Alex Macario, MD, MBA, professor of anesthesia and lead author of the study, published in the July issue of Archives of Surgery, said that although procedures are in place to track objects during surgery, errors still occur and sponges or instruments are left in the patient's body. "This risk significantly increases in emergencies, with unplanned changes in procedure and with patients that have a higher body-mass index," Macario said.
According to one previous study in Massachusetts, foreign objects were left in the body in one out of every 10,000 surgeries. In another study, those objects added four days to an average hospital stay and resulted in 57 deaths in 2000 in the United States. Two-thirds of the objects left in the body were sponges.

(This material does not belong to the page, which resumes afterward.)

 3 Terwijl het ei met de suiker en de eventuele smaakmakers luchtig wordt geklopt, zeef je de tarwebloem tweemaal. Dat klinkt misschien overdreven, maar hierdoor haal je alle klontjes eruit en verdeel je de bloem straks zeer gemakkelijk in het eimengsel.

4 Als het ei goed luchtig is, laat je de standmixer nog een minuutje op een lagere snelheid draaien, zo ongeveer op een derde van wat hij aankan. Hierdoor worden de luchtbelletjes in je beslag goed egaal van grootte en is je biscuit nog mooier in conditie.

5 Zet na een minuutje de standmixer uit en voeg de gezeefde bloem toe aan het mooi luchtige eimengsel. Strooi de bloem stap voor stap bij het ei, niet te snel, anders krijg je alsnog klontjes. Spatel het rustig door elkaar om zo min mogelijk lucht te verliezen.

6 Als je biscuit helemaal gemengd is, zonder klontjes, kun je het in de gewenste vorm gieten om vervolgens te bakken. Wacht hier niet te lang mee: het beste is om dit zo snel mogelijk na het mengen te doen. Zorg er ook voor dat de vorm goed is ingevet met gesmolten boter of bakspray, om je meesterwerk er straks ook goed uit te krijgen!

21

Current procedures for tracking instruments and sponges involve a baseline count before surgery begins, a second count before the surgeon begins sewing the incision and a final count before closing the skin. However, Macario pointed out that hospitals have a variety of supplemental tracking methods. For instance, at Stanford Hospital all high-risk patients, such as emergencies or surgeries lasting more than 10 hours, receive an X-ray before leaving the operating room, he said.
For the study, Macario used sponges developed by ClearCount Medical Solutions Inc. in Pittsburgh that have nickel-sized radio-frequency ID chips. These RFID chips are the same type of devices that are inserted into pets and used to identify them when lost.

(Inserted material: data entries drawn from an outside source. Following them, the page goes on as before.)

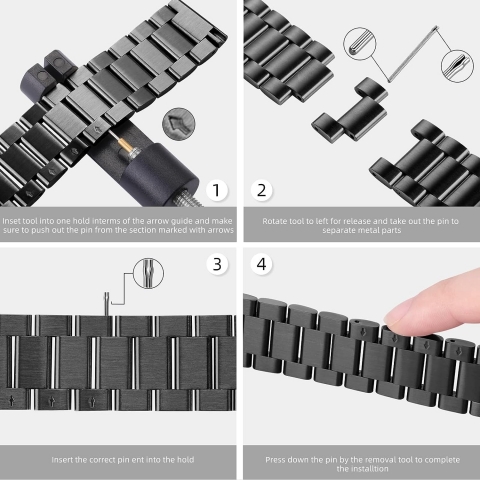 1

Inset tool into one hold interms of the arrow guide and make sure to push out the pin from the section marked with arrows

2

Rotate tool to left for release and take out the pin to separate metal parts

3

Insert the correct pin ent into the hold

4

Press down the pin by the removal tool to complete the installtion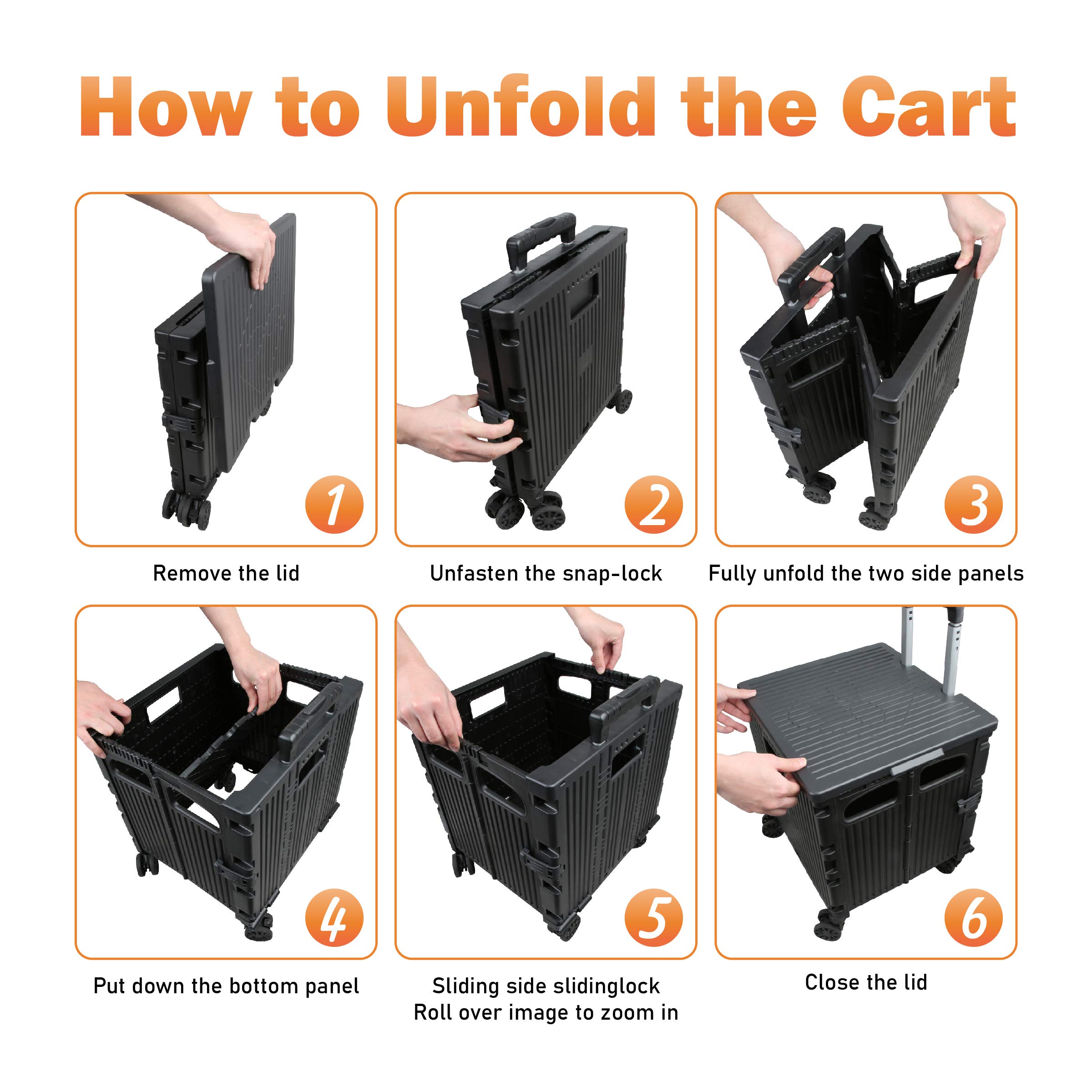 How to Unfold the Cart

1

Remove the lid

2

Unfasten the snap-lock

3

Fully unfold the two side panels

4

Put down the bottom panel

5

Sliding side slidinglock
Roll over image to zoom in

6

Close the lid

In eight surgeries at Stanford involving patients who consented to be part of the trial, a surgeon inserted one or two of the tagged sponges while the patient's incision was open. Another surgeon then used a prototype 12-inch wand attached to a device about the size of a toaster oven to detect the sponge while the other surgeon held the incision closed.
In each case, the surgeon located the inserted sponge or sponges in less than three seconds. The wand never failed to detect a sponge and never indicated a sponge when none was present. In a survey given as part of the study, the surgeons said they liked the speed and accuracy of the technique, though they found the prototype wand to be cumbersome. Macario said the company is testing a smaller device elsewhere.
Macario said that in the future he thinks RFID tags will track all surgical items and supplies throughout a surgery as they enter and leave a patient's body. "The technology to achieve this is not there yet because tagging a small pair of steel scissors, or even a small sponge, has not been entirely worked out," he said. For instance, the RFID tag used in the study is larger than some surgical instruments used during surgery. The tag might also interfere with the use of some instruments.
The study was funded by the National Institutes of Health and by a grant from the Small Business Innovation Research Program. Macario has no financial interests in ClearCount Medical Solutions. The study's co-authors, Dean and Sharon Morris, own several patents related to RFID-tagged sponges. Dean Morris is a director, and Sharon is a nursing consultant for ClearCount.